# The Theory and Applications of Iteration Methods

This text book and its first edition are written for students in engineering, the physical sciences, mathematics, and economics at an upper division undergraduate or graduate level. Prerequisites for using the text are calculus, linear algebra, elements of functional analysis, and the fundamentals of differential equations. Student with some knowledge of the principles of numerical analysis and optimization will have an advantage, since the general schemes and concepts can be easily followed if particular methods, special cases, are already known. However, such knowledge is not essential in understanding the material of this book.
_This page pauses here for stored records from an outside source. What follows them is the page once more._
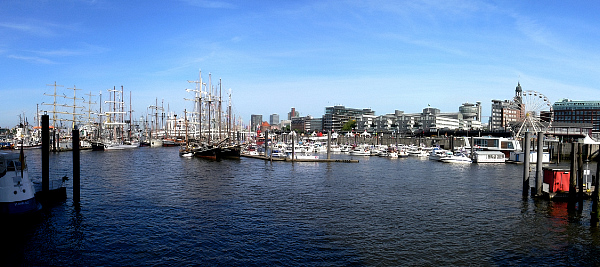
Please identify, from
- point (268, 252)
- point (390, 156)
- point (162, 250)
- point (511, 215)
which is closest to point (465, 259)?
point (268, 252)

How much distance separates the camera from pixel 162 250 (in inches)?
1012

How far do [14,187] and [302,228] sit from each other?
20896 mm

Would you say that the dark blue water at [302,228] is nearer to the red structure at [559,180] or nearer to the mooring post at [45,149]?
the red structure at [559,180]

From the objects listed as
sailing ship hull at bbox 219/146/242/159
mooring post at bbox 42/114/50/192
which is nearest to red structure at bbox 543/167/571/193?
mooring post at bbox 42/114/50/192

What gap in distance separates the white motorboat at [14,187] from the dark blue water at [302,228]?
1.40m

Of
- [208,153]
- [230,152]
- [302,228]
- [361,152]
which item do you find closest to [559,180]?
[302,228]

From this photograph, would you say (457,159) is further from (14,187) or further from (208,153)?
(14,187)

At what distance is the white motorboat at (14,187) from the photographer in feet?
95.0

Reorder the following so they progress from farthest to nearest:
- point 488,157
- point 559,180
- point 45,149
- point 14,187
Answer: point 488,157 < point 559,180 < point 45,149 < point 14,187

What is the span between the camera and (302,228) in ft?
102

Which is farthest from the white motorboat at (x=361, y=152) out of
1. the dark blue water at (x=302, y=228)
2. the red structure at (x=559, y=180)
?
the red structure at (x=559, y=180)

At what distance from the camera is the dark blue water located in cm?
2450

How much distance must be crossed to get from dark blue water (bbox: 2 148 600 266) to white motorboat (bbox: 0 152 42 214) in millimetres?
1401

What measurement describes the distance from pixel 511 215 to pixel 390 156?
78287 millimetres
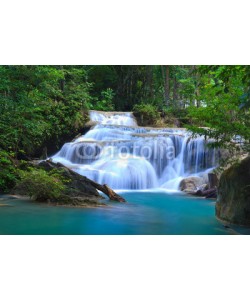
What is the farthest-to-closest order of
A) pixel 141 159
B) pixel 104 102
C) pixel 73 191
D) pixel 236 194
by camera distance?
pixel 104 102
pixel 141 159
pixel 73 191
pixel 236 194

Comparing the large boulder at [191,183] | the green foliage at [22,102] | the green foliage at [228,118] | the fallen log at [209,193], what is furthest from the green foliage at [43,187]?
the large boulder at [191,183]

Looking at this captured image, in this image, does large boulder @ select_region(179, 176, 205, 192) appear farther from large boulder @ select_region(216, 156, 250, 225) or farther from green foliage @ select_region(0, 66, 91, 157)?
green foliage @ select_region(0, 66, 91, 157)

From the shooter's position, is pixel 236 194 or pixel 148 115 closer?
pixel 236 194

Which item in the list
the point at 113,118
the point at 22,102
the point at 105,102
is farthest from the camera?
the point at 105,102

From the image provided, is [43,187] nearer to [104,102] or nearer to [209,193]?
[209,193]

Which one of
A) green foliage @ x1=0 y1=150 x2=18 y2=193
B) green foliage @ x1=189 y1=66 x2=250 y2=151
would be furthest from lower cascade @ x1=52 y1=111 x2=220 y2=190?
green foliage @ x1=189 y1=66 x2=250 y2=151

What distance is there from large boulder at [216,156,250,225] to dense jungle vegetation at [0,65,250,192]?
14.5 inches

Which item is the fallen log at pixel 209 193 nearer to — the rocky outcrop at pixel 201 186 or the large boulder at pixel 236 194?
the rocky outcrop at pixel 201 186

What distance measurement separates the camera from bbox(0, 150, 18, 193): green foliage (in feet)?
20.4

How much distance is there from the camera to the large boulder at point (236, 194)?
4051 millimetres

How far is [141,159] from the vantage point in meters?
9.20

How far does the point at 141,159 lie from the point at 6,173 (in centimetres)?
398

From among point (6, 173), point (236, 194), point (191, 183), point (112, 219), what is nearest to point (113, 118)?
point (191, 183)

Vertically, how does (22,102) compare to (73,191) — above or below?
above
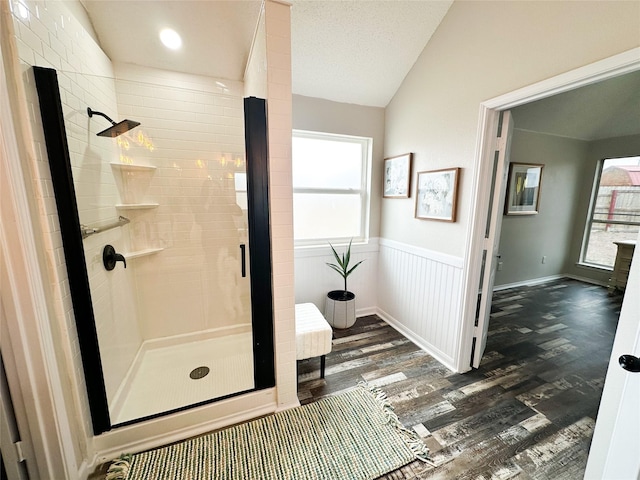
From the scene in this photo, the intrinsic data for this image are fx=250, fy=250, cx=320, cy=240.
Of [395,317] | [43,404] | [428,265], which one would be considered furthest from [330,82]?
[43,404]

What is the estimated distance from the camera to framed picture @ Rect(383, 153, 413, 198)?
96.3 inches

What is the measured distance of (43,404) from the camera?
1065 millimetres

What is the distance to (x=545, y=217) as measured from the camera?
12.6 feet

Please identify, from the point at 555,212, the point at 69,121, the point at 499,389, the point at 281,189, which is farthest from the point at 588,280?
the point at 69,121

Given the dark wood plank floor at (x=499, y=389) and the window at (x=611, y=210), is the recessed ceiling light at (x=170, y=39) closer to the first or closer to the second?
the dark wood plank floor at (x=499, y=389)

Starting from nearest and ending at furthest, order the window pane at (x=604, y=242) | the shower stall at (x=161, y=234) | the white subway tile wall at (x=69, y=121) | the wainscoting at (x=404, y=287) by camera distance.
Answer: the white subway tile wall at (x=69, y=121) → the shower stall at (x=161, y=234) → the wainscoting at (x=404, y=287) → the window pane at (x=604, y=242)

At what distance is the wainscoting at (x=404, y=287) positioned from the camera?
2.10 m

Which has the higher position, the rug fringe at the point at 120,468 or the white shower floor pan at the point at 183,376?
the white shower floor pan at the point at 183,376

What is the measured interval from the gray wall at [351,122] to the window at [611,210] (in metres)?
3.82

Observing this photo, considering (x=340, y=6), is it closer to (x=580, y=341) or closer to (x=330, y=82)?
(x=330, y=82)

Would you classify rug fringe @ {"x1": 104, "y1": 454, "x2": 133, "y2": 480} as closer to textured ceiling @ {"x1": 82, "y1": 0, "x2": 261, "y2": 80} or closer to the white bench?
the white bench

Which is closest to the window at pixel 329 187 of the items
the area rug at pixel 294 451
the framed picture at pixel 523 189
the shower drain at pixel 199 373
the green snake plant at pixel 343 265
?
the green snake plant at pixel 343 265

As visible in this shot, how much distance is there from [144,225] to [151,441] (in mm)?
1526

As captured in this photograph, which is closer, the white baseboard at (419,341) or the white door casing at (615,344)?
the white door casing at (615,344)
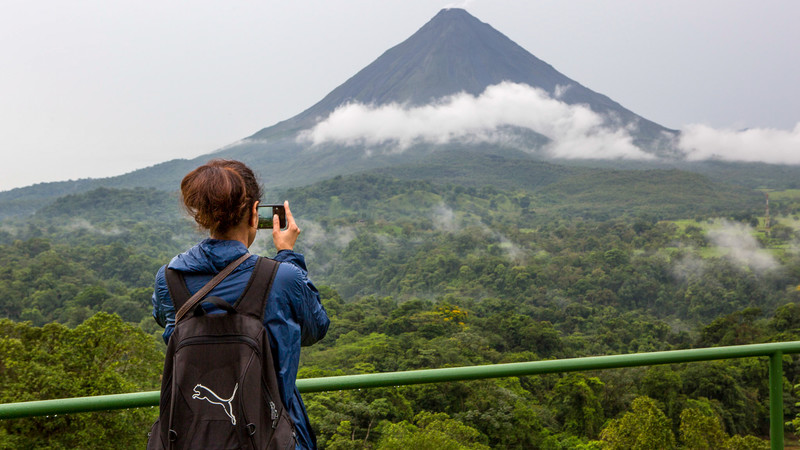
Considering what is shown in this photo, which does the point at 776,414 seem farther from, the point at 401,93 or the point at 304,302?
the point at 401,93

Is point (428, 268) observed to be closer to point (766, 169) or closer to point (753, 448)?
point (753, 448)

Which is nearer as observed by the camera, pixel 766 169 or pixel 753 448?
pixel 753 448

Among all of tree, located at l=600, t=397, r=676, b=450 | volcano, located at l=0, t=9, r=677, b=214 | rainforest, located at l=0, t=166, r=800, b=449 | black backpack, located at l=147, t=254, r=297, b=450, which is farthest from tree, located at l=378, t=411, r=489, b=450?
volcano, located at l=0, t=9, r=677, b=214

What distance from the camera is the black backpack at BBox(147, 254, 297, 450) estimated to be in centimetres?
105

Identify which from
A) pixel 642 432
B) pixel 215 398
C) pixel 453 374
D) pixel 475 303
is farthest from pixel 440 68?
pixel 215 398

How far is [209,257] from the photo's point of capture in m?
1.13

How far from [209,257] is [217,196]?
12 cm

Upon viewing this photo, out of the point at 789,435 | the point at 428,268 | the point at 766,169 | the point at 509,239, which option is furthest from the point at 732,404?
the point at 766,169

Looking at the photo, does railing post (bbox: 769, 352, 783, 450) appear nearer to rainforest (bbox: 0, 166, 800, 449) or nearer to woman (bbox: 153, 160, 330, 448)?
rainforest (bbox: 0, 166, 800, 449)

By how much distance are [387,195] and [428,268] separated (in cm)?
4937

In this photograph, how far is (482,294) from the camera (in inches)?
2445

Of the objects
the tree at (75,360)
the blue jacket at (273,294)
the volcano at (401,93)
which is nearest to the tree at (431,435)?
the blue jacket at (273,294)

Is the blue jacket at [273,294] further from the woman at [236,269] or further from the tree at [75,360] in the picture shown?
the tree at [75,360]

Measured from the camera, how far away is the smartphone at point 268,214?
126 cm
A plethora of problems in mathematics and also in engineering are solved by finding the solutions of certain equations. For example, dynamics systems are mathematical model by difference or differential equations, and their solutions usually represent the states of the systems. Assume for the sake of simplicity that a time invariant system is driven by equation ̇x = f(x), where x is the state. Then the equilibrium states are determined by solving the equation f(x) = 0. Similar equations are used in the case of discrete systems. The unknowns of engineering equations can be functions (difference, differential, and integral equations), vectors (systems
of linear or non-linear algebraic equations), or real or complex numbers (single al-gebraic equations with single unknowns). Except in the special cases, the most commonly used solution methods are iterative – when starting from one or several initial approximations a sequence is constructed that converges to a solution of the
equation. Iteration methods are also applied for solving optimization problems. In such cases, the iteration sequences converge to an optimal solution of the problem at hand.

Since all of these methods have the same recursive structure, they can be introduced and discussed in a general framework. In recent years, the study of general iteration schemes has included a substantial effort to identity properties of iteration schemes that will guarantee their convergence is some sense. A number of these results have used an abstract iteration scheme that consists of the recursive application of a point-to-set mapping. In this book, we are concerned with these types of results.

Each chapter contains several new theoretical results and important applications in engineering, in dynamic economic systems, in input-output systems, in the solution of non-linear and linear differential equations, and in optimization problems.